[Opening Exercise inputs section]
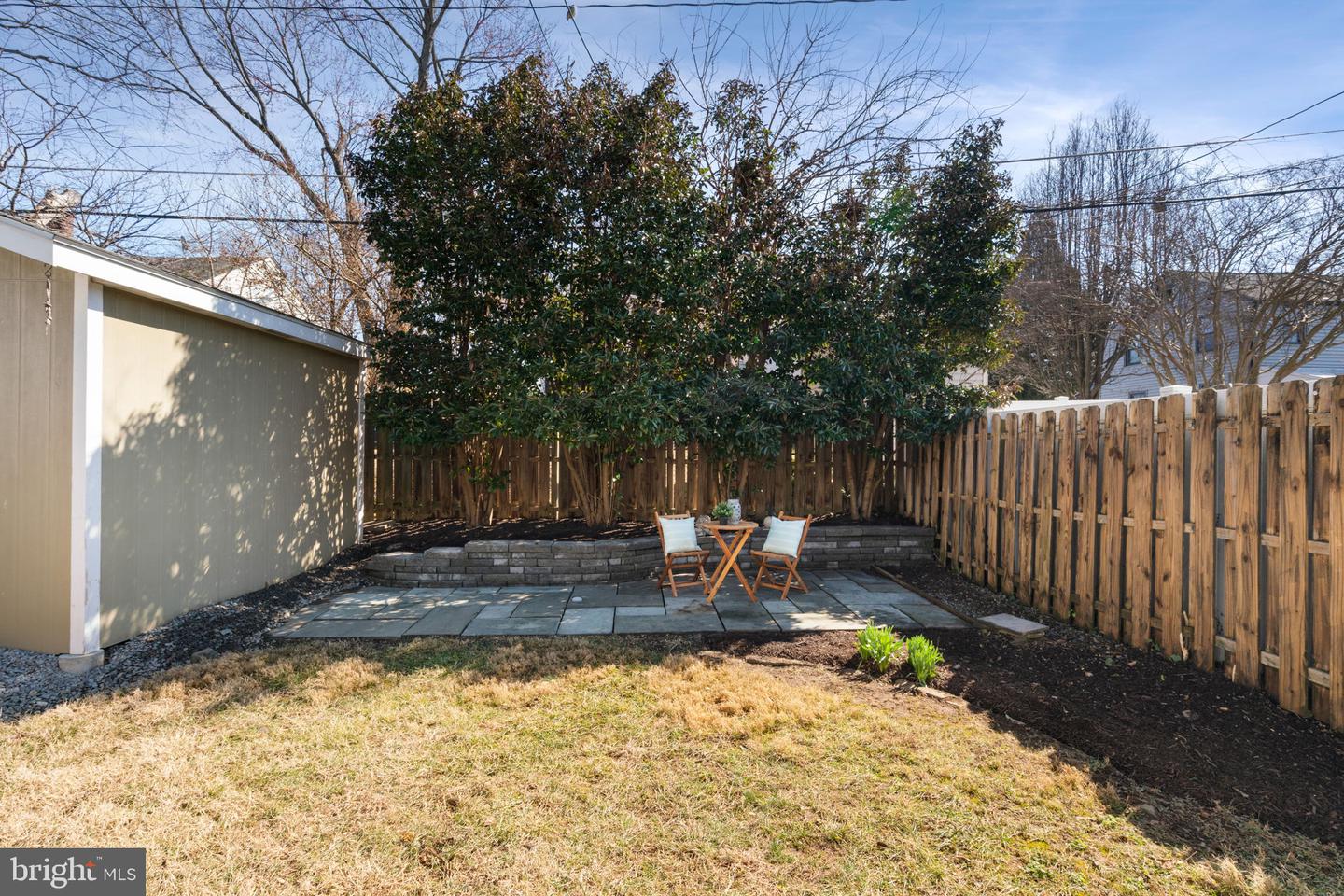 5939 MONTICELLO RD, ALEXANDRIA, Virginia 22303, 3 Bedrooms Bedrooms, ,2 BathroomsBathrooms,Residential,For sale,5939 MONTICELLO RD,VAFX2292156 MLS # VAFX2292156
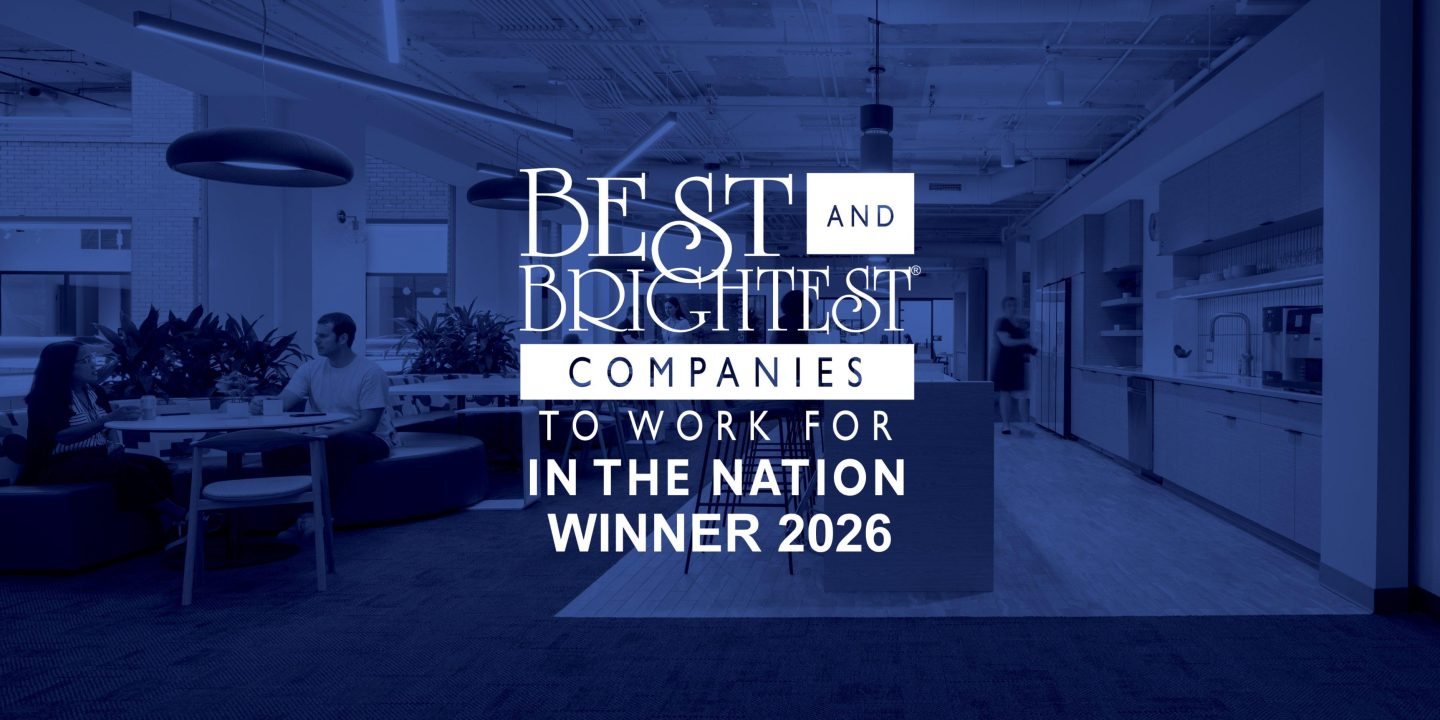 03 2026 National Best and Brightest hero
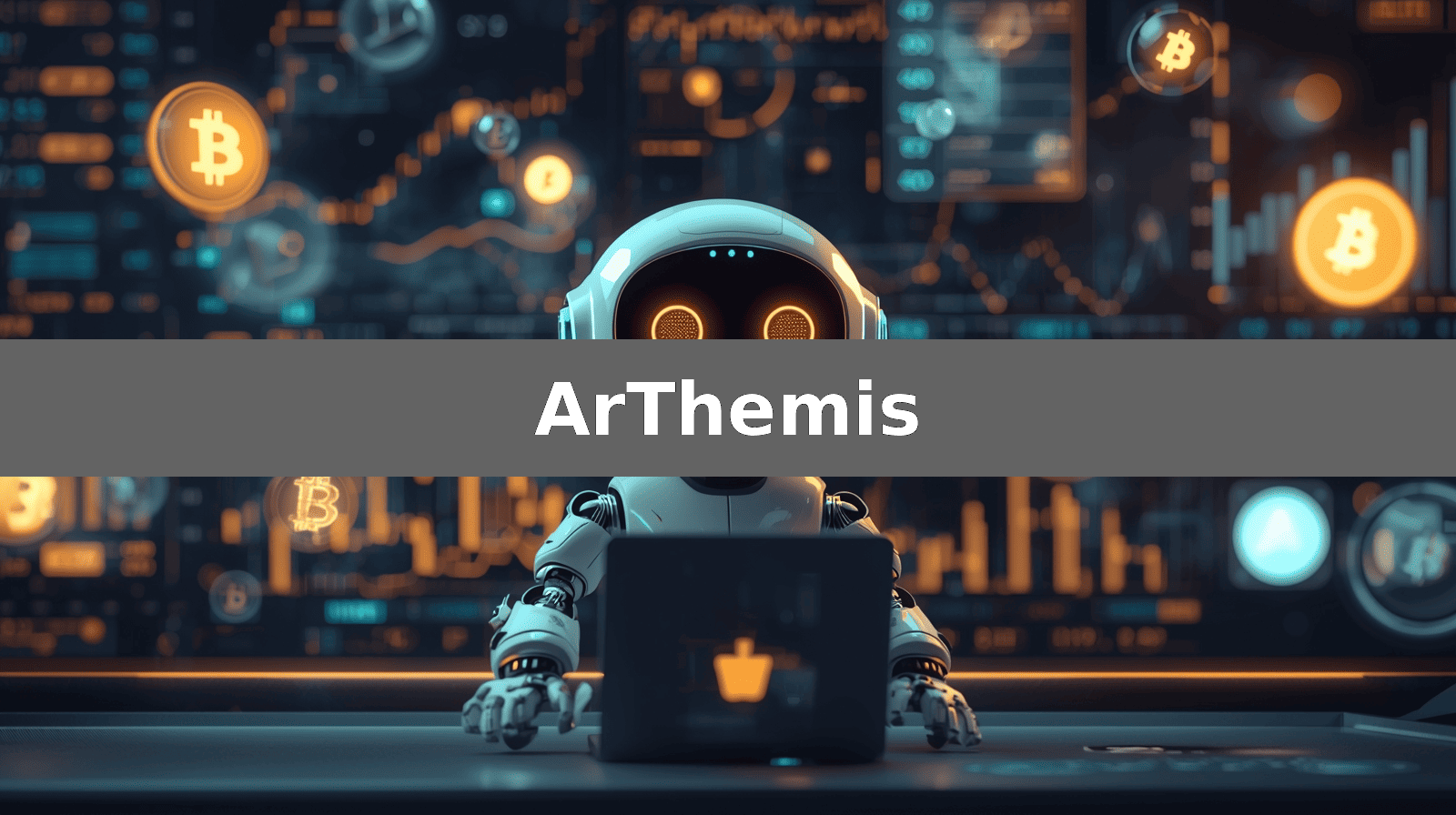ArThemis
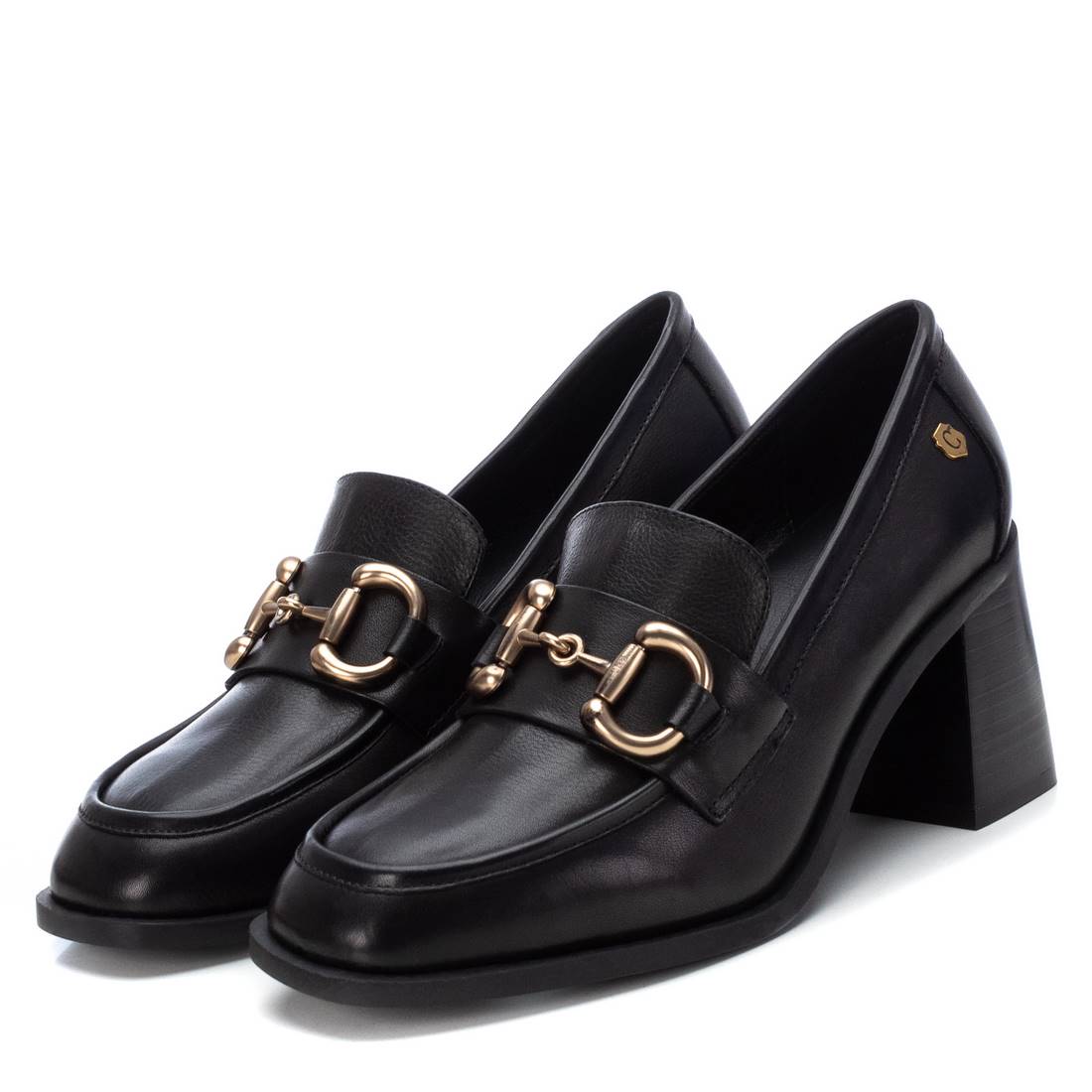 SAPATO DE MULHER CARMELA 16112701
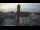 Webcam in Tarnów, 18.4 mi away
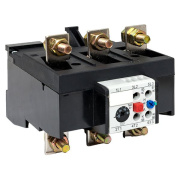 фото Тепловое реле EKF rel-4390-90-120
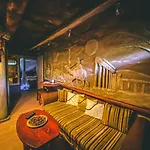 Gæstehus Svet Úžice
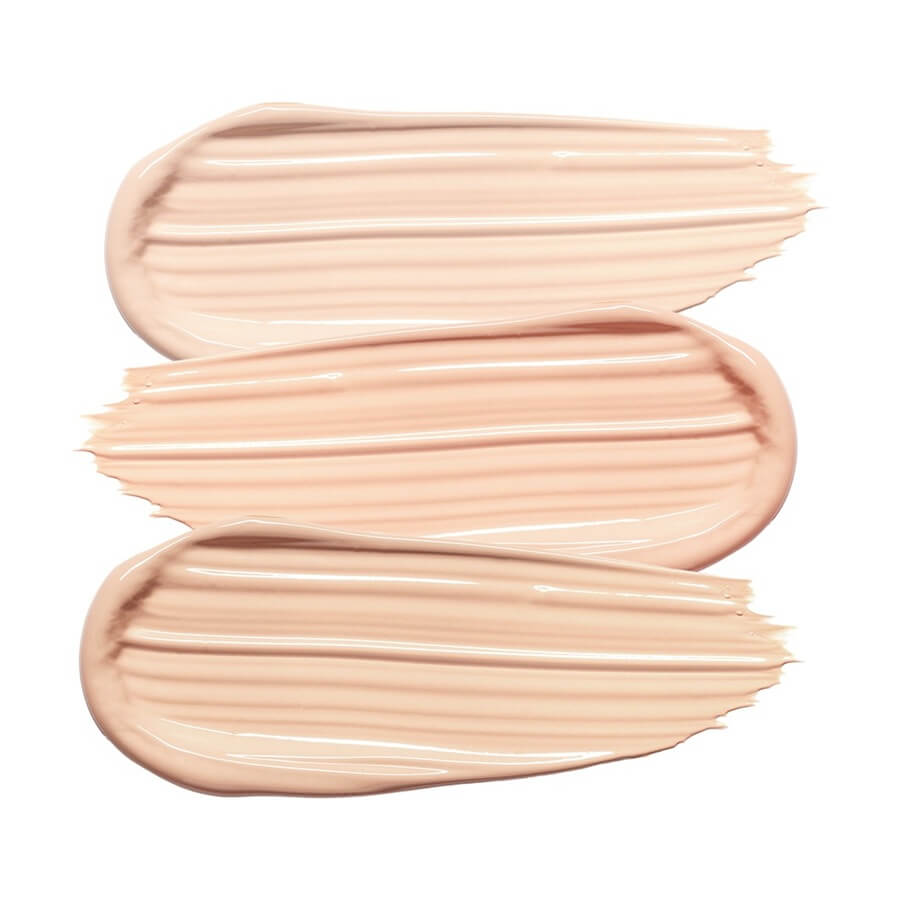 Douglas Naturals Douglas Naturals Concealer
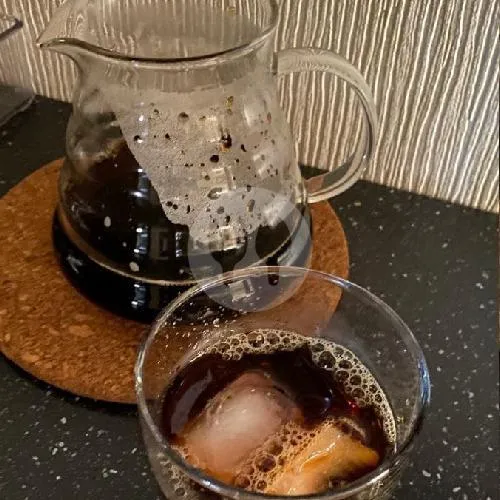 V60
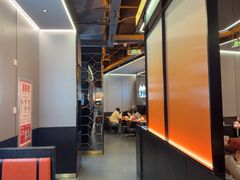 -胖哥俩肉蟹煲(石家庄勒泰中心店)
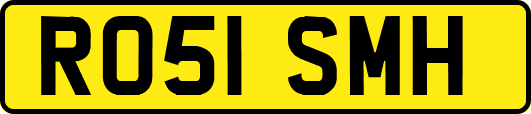 RO51SMH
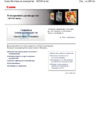 Canon PIXMA MG7140 White Инструкция по эксплуатации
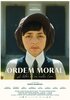 Ordem Moral (2020) Thumbnail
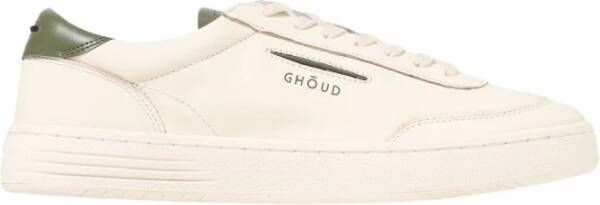 Ghoud Venice Sneakers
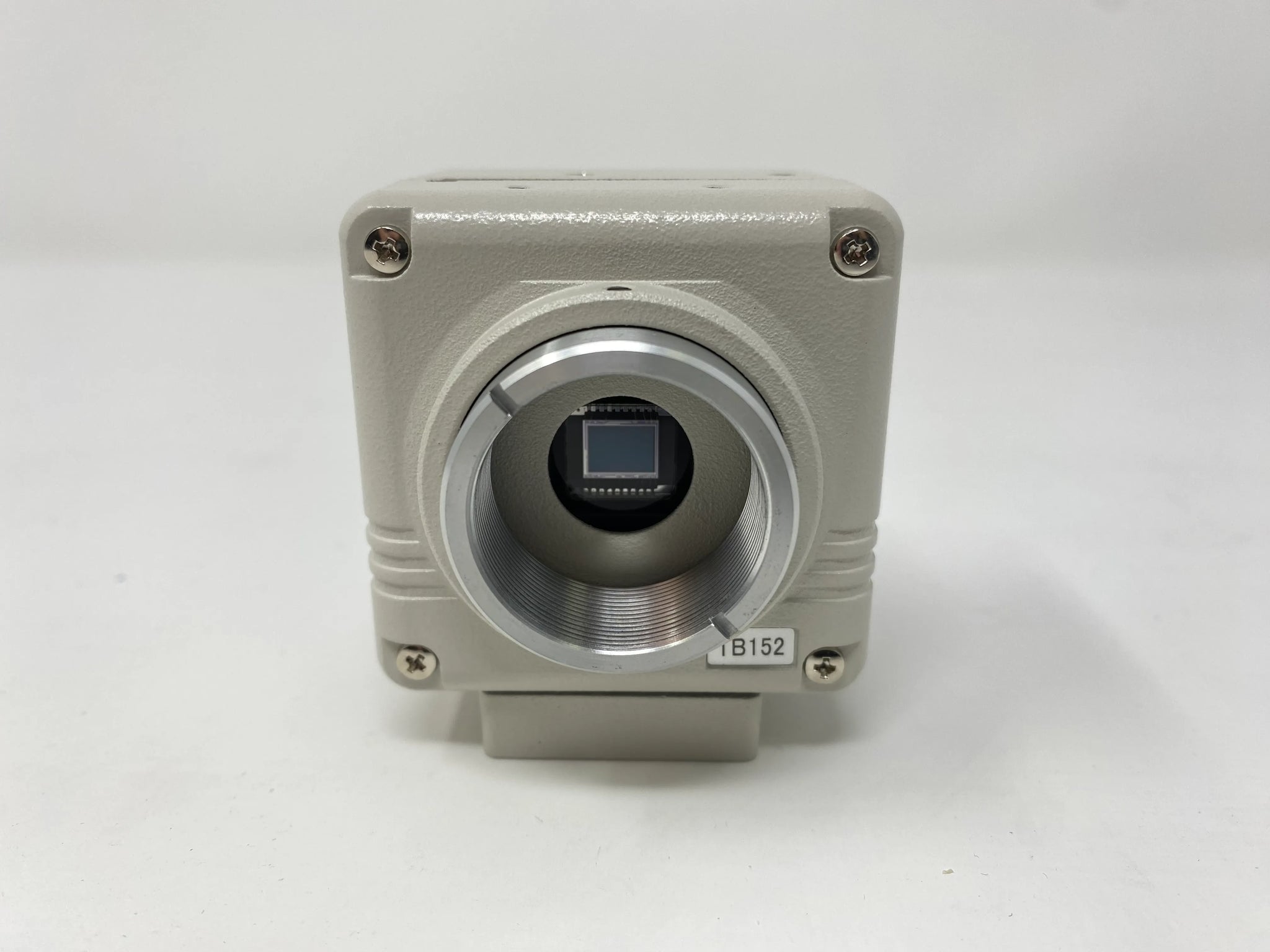 Sentech STC-TB152USB-AS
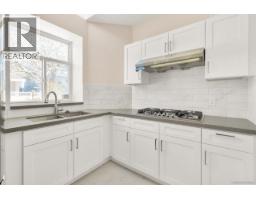 8777 Wheeler Road, Richmond, BC V6Y2M4 Photo 9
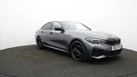 2022-bmw-3-series-30td-m340d-xdrive-saloon-4d-small-50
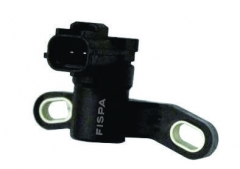FISPA 30152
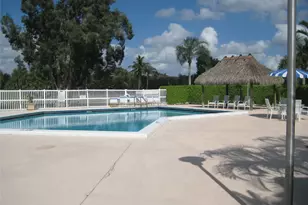 16051 Blatt Blvd, Weston, FL 33326 - Photo 15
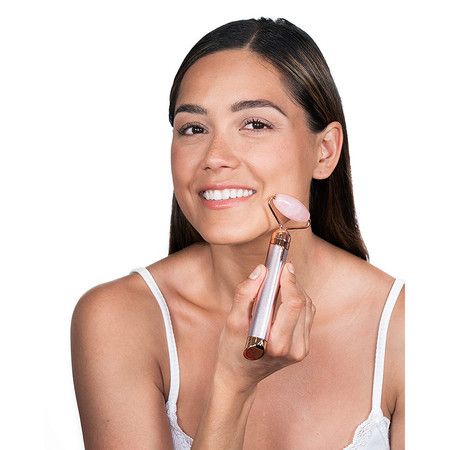 https://img.bestdeals.co.nz/products_pictures/267/26714_235301_F.jpg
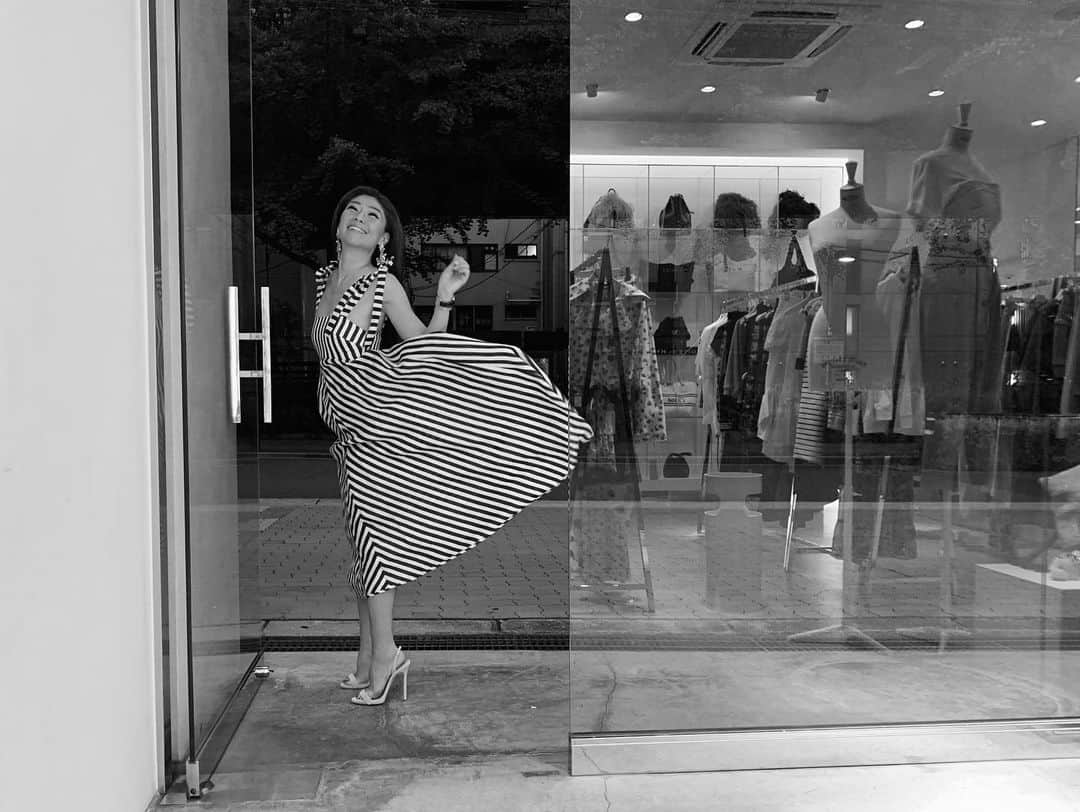 Taki Tanakaのグルメインスタ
[Closing Exercise inputs section]
## Goal of the exercise
With the pictures left out, transcribe exactly the lines from the line holding "фото Тепловое реле EKF rel-4390-90-120" through the closing line of the entries.

## Result
 фото Тепловое реле EKF rel-4390-90-120
 Gæstehus Svet Úžice
 Douglas Naturals Douglas Naturals Concealer
 V60
 -胖哥俩肉蟹煲(石家庄勒泰中心店)
 RO51SMH
 Canon PIXMA MG7140 White Инструкция по эксплуатации
 Ordem Moral (2020) Thumbnail
 Ghoud Venice Sneakers
 Sentech STC-TB152USB-AS
 8777 Wheeler Road, Richmond, BC V6Y2M4 Photo 9
 2022-bmw-3-series-30td-m340d-xdrive-saloon-4d-small-50
FISPA 30152
 16051 Blatt Blvd, Weston, FL 33326 - Photo 15
 https://img.bestdeals.co.nz/products_pictures/267/26714_235301_F.jpg
 Taki Tanakaのグルメインスタ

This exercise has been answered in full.